Dosimetric impact of deformable image registration using radiophotoluminescent glass dosimeters with a physical geometric phantom.

PURPOSE: To study the dosimetry impact of deformable image registration (DIR) using radiophotoluminescent glass dosimeter (RPLD) and custom developed phantom with various inserts. METHODS: The phantom was developed to facilitate simultaneous evaluation of geometric and dosimetric accuracy of DIR. Four computed tomography (CT) images of the phantom were acquired with four different configurations. Four volumetric modulated arc therapy (VMAT) plans were computed for different phantom. Two different patterns were applied to combination of four phantom configurations. RPLD dose measurement was combined between corresponding two phantom configurations. DIR-based dose accumulation was calculated between corresponding two CT images with two commercial DIR software and various DIR parameter settings, and an open source software. Accumulated dose calculated using DIR was then compared with measured dose using RPLD. RESULTS: The mean ± standard deviation (SD) of dose difference was 2.71 ± 0.23% (range, 2.22%-3.01%) for tumor-proxy and 3.74 ± 0.79% (range, 1.56%-4.83%) for rectum-proxy. The mean ± SD of target registration error (TRE) was 1.66 ± 1.36 mm (range, 0.03-4.43 mm) for tumor-proxy and 6.87 ± 5.49 mm (range, 0.54-17.47 mm) for rectum-proxy. These results suggested that DIR accuracy had wide range among DIR parameter setting. CONCLUSIONS: The dose difference observed in our study was 3% for tumor-proxy and within 5% for rectum-proxy. The custom developed physical phantom with inserts showed potential for accurate evaluation of DIR-based dose accumulation. The prospect of simultaneous evaluation of geometric and dosimetric DIR accuracy in a single phantom may be useful for validation of DIR for clinical use.

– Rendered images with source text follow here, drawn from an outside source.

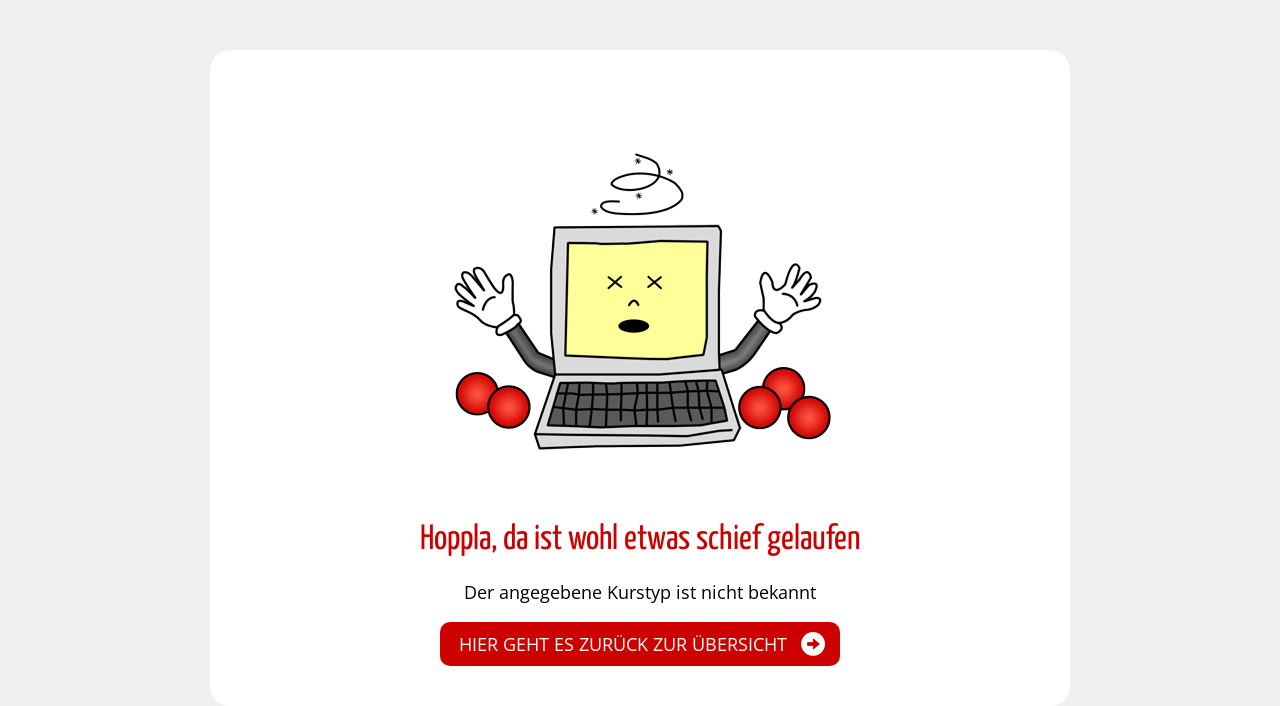

--- FILE ---
content_type: text/html; charset=UTF-8
request_url: https://www.hiorg-server.de/kurse_extern.php?ov=bck&kt=37658
body_size: 929
content:
        <!DOCTYPE html>
        <html lang="de-DE">
        <head>
            <title>HiOrg-Server allgemeiner Fehler</title>
            <meta charset="UTF-8">
            <meta name="viewport" content="width=device-width, initial-scale=1.0">
            <style>
                /* Schriften bereitstellen */
                @font-face {
                    font-display: swap;
                    font-family: 'Open Sans';
                    font-style: normal;
                    font-weight: 400;
                    src: url('/static/content/fonts/OpenSans/open-sans-v40-latin_latin-ext-400.woff2') format('woff2'),
                         url('/static/content/fonts/OpenSans/open-sans-v40-latin_latin-ext-400.ttf') format('truetype');
                }
                @font-face {
                    font-display: swap;
                    font-family: 'Yanone Kaffeesatz';
                    font-style: normal;
                    font-weight: 400;
                    src: url('/static/content/fonts/YanoneKaffeesatz/yanone-kaffeesatz-v30-latin_latin-ext-400.woff2') format('woff2'),
                         url('/static/content/fonts/YanoneKaffeesatz/yanone-kaffeesatz-v30-latin_latin-ext-400.ttf') format('truetype');
                }

                body {
                    background-color: #efefef;
                    font-family: 'Open Sans', sans-serif;
                    font-size: 1.1em;
                    text-align: center;
                }

                a:link {
                    color: #cd0000;
                }

                a:visited {
                    color: #cd0000;
                }

                a:hover {
                    color: #fd5540;
                }

                .box {
                    background-color: #ffffff;
                    border-radius: 20px;
                    margin: 50px auto 50px auto;
                    padding: 30px;
                    min-width: 800px;
                    max-width: 60%;
                }

                h1 {
                    font-family: 'Yanone Kaffeesatz', sans-serif;
                    font-size: 2em;
                    color: #cd0000;
                    font-weight: normal;
                }

                a.callToAction {
                    background-image: url("/static/content/pics/icon/glyphicons_217_inv.png");
                    background-position: right;
                    background-repeat: no-repeat;
                    border-radius: 10px;
                    color: #ffffff;
                    display: block;
                    margin: 10px auto;
                    padding: 10px 40px 10px 5px;
                    text-align: center;
                    text-transform: uppercase;
                    text-decoration: none;
                }

                a.callToAction:link {
                    background-color: #cd0000;
                    color: #ffffff;
                }

                a.callToAction:hover {
                    background-color: #fd5540;
                    color: #ffffff;
                }
            </style>
        </head>
        <body>
            <div class="box">
                <img src="/static/content/pics/hiorg_compi_500.png" alt="HiOrg-Server">
                <h1>Hoppla, da ist wohl etwas schief gelaufen</h1>
                <p>
                    Der angegebene Kurstyp ist nicht bekannt                </p>
                <div style="width: 50%; margin: 0 auto;">
                    <a href="/index.php" class="callToAction">Hier geht es zurück zur Übersicht</a>
                </div>
            </div>
        </body>
        </html>
        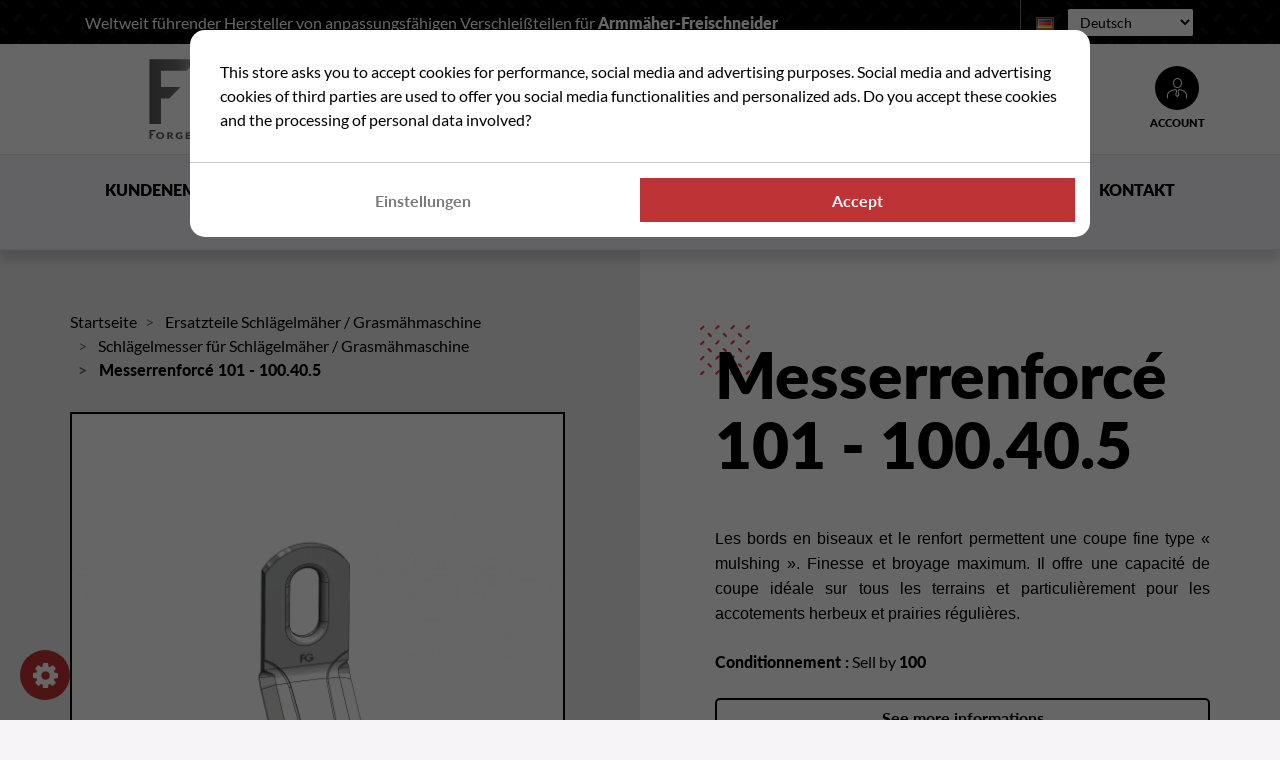

--- FILE ---
content_type: text/html; charset=utf-8
request_url: https://www.forges-gorce.fr/de/module/cdc_googletagmanager/async?obj=user
body_size: 267
content:
{"userLogged":0,"userId":"guest_707861"}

Development of a physical geometric phantom for deformable image registration credentialing of radiotherapy centers for a clinical trial.

PURPOSE: This study aimed to develop a physical geometric phantom for the deformable image registration (DIR) credentialing of radiotherapy centers for a clinical trial and tested the feasibility of the proposed phantom at multiple domestic and international institutions. METHODS AND MATERIALS: The phantom reproduced tumor shrinkage, rectum shape change, and body shrinkage using several physical phantoms with custom inserts. We tested the feasibility of the proposed phantom using 5 DIR patterns at 17 domestic and 2 international institutions (21 datasets). Eight institutions used the MIM software (MIM Software Inc, Cleveland, OH); seven used Velocity (Varian Medical Systems, Palo Alto, CA), and six used RayStation (RaySearch Laboratories, Stockholm, Sweden). The DIR accuracy was evaluated using the Dice similarity coefficient (DSC) and Hausdorff distance (HD). RESULTS: The mean and one standard deviation (SD) values (range) of DSC were 0.909 ± 0.088 (0.434-0.984) and 0.909 ± 0.048 (0.726-0.972) for tumor and rectum proxies, respectively. The mean and one SD values (range) of the HD value were 5.02 ± 3.32 (1.53-20.35) and 5.79 ± 3.47 (1.22-21.48) (mm) for the tumor and rectum proxies, respectively. In three patterns evaluating the DIR accuracy within the entire phantom, 61.9% of the data had more than a DSC of 0.8 in both tumor and rectum proxies. In two patterns evaluating the DIR accuracy by focusing on tumor and rectum proxies, all data had more than a DSC of 0.8 in both tumor and rectum proxies. CONCLUSIONS: The wide range of DIR performance highlights the importance of optimizing the DIR process. Thus, the proposed method has considerable potential as an evaluation tool for DIR credentialing and quality assurance.